● **EXERCISE DETAILS**
Without changing a thing, reproduce the entire listing and leave out its pictures.

● **COLLECTED DATA**
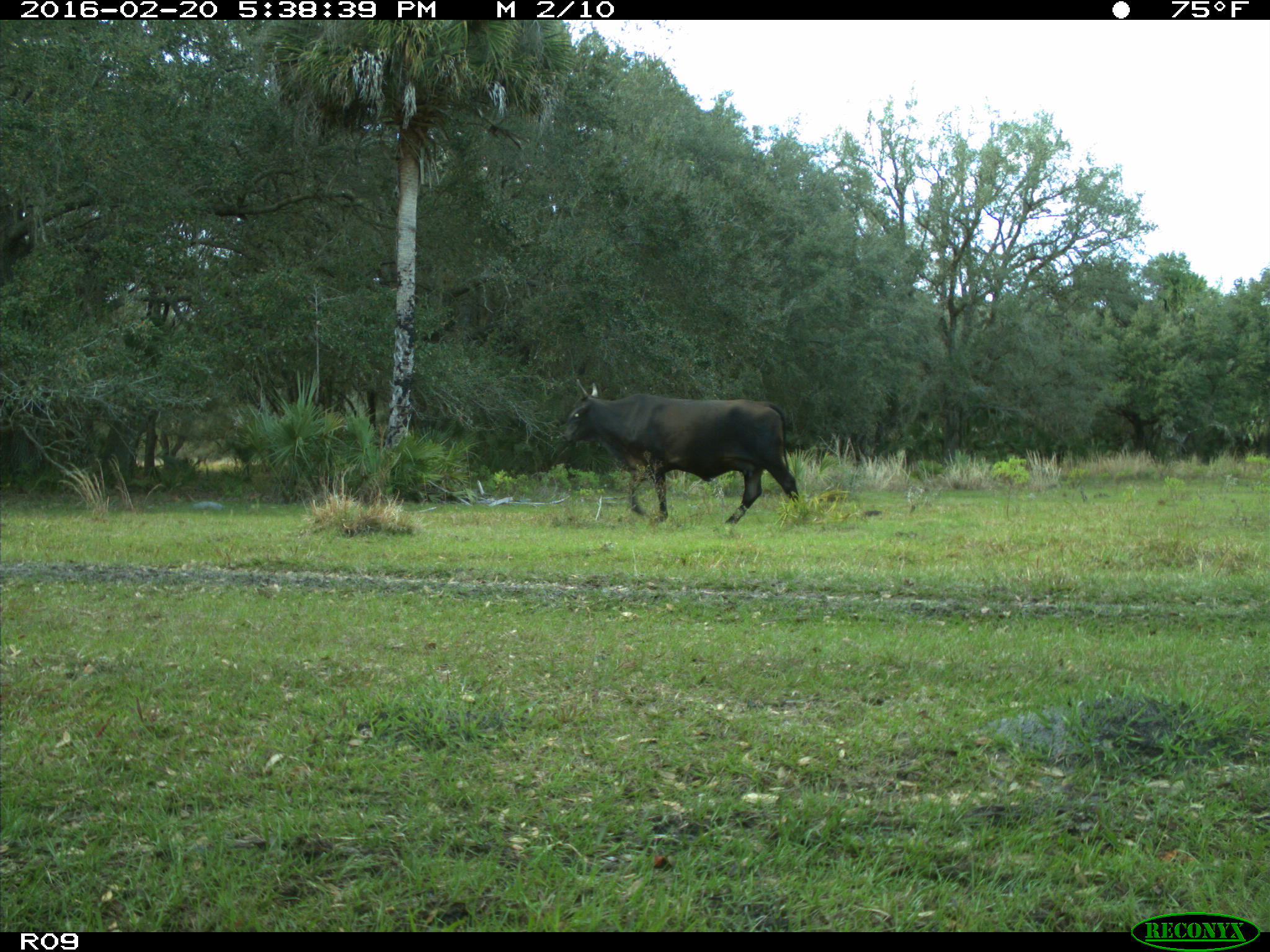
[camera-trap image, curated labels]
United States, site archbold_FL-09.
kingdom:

● **RESPONSE TO THE TASK**
[camera-trap image, curated labels]
United States, site archbold_FL-09.
kingdom:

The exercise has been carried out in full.